_Directions_
Whenever the word "PIII" turns up in a line below, that line should be copied.

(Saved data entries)

_ _ _ _ _ _ _

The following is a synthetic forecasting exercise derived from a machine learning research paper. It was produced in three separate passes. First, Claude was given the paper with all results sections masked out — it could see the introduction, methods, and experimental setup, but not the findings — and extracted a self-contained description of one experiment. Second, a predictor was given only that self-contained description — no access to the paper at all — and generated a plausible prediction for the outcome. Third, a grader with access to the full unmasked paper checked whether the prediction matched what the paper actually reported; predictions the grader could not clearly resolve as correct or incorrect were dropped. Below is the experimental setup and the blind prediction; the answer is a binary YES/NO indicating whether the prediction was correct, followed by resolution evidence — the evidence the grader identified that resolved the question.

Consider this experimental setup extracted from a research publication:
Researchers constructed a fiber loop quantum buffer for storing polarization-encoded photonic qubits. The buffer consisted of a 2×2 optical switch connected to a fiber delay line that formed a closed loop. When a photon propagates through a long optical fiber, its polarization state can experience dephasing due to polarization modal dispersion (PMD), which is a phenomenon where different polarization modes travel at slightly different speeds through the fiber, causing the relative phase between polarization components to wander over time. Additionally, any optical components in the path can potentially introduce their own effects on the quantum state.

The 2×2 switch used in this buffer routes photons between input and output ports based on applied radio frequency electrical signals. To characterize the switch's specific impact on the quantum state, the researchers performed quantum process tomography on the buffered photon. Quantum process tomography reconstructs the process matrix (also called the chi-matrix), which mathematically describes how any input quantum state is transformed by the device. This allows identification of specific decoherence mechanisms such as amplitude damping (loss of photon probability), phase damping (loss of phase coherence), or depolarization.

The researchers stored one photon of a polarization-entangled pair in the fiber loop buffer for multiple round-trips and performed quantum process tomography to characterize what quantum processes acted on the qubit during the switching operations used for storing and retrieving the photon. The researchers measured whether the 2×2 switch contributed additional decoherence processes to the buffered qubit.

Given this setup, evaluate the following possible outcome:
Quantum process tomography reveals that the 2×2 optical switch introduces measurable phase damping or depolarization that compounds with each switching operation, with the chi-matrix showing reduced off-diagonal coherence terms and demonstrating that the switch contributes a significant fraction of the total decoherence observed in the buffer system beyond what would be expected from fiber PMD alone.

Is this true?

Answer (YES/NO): NO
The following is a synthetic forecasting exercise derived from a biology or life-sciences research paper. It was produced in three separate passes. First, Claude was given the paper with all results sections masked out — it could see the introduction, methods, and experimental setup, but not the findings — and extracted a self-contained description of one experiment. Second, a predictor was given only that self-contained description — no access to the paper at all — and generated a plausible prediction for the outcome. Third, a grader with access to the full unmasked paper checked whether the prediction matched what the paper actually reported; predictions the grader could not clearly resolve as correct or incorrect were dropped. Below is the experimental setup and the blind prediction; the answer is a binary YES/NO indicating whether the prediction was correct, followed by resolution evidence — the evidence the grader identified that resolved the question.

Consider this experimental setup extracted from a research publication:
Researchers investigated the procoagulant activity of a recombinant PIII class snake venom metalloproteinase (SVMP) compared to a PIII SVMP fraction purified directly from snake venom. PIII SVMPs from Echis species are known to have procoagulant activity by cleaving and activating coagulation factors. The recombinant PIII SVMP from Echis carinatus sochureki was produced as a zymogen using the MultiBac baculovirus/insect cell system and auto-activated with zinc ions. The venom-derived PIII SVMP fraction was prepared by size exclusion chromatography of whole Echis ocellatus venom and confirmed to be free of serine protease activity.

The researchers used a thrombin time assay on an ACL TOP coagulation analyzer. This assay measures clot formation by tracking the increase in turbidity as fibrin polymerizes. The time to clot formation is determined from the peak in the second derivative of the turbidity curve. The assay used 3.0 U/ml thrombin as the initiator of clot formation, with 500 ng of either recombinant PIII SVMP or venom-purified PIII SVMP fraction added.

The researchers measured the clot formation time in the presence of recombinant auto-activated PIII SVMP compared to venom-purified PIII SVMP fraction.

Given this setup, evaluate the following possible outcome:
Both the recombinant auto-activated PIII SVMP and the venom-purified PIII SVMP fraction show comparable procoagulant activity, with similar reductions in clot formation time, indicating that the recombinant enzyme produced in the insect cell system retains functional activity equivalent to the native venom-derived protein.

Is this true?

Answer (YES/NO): NO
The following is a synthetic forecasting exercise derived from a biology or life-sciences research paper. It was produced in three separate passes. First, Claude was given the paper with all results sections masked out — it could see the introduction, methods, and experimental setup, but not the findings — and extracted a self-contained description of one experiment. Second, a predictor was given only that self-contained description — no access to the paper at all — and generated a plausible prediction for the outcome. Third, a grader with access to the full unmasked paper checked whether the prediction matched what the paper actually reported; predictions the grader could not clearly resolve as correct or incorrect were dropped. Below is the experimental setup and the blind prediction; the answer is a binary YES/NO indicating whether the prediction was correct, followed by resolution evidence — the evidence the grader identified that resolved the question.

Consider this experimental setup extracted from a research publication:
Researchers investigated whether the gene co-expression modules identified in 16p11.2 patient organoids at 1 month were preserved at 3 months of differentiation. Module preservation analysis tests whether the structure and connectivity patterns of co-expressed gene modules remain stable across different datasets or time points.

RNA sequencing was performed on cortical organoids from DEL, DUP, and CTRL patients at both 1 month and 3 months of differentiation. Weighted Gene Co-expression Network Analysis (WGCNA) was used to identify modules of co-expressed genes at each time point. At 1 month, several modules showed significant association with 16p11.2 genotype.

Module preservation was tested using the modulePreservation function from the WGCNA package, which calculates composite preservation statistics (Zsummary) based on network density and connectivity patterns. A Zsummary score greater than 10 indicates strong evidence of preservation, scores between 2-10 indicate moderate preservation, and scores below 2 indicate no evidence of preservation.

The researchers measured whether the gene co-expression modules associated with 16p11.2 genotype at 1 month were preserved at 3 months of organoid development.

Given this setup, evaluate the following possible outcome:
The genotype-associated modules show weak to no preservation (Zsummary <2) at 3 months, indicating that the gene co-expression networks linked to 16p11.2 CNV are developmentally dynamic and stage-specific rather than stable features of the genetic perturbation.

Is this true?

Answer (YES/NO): NO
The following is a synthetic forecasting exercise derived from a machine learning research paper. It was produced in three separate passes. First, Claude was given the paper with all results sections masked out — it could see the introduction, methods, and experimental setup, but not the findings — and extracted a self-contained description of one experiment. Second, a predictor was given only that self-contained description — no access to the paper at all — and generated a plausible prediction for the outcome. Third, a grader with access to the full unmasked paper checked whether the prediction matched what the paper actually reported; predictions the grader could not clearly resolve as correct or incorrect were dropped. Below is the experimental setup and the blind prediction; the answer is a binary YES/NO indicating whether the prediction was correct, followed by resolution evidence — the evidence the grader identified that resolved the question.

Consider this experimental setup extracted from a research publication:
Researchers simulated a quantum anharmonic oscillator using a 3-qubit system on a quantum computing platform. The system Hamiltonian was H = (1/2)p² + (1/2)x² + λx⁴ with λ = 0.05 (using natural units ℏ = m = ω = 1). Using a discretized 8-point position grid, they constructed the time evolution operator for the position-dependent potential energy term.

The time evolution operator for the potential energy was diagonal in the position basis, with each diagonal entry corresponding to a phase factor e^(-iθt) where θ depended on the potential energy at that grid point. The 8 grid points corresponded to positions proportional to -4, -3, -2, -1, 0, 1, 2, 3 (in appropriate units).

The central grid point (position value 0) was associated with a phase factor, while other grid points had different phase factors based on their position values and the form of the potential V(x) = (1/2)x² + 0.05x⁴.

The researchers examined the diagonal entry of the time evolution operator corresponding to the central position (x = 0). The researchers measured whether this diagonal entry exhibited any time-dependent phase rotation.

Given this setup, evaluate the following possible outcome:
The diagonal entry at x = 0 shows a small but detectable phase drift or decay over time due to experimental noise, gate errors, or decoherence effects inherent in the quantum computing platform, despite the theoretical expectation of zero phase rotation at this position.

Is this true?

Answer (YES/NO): NO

_ _ _ _ _ _ _

_Answer below_
Researchers investigated the procoagulant activity of a recombinant PIII class snake venom metalloproteinase (SVMP) compared to a PIII SVMP fraction purified directly from snake venom. PIII SVMPs from Echis species are known to have procoagulant activity by cleaving and activating coagulation factors. The recombinant PIII SVMP from Echis carinatus sochureki was produced as a zymogen using the MultiBac baculovirus/insect cell system and auto-activated with zinc ions. The venom-derived PIII SVMP fraction was prepared by size exclusion chromatography of whole Echis ocellatus venom and confirmed to be free of serine protease activity.
The researchers used a thrombin time assay on an ACL TOP coagulation analyzer. This assay measures clot formation by tracking the increase in turbidity as fibrin polymerizes. The time to clot formation is determined from the peak in the second derivative of the turbidity curve. The assay used 3.0 U/ml thrombin as the initiator of clot formation, with 500 ng of either recombinant PIII SVMP or venom-purified PIII SVMP fraction added.
The researchers measured the clot formation time in the presence of recombinant auto-activated PIII SVMP compared to venom-purified PIII SVMP fraction.
Both the recombinant auto-activated PIII SVMP and the venom-purified PIII SVMP fraction show comparable procoagulant activity, with similar reductions in clot formation time, indicating that the recombinant enzyme produced in the insect cell system retains functional activity equivalent to the native venom-derived protein.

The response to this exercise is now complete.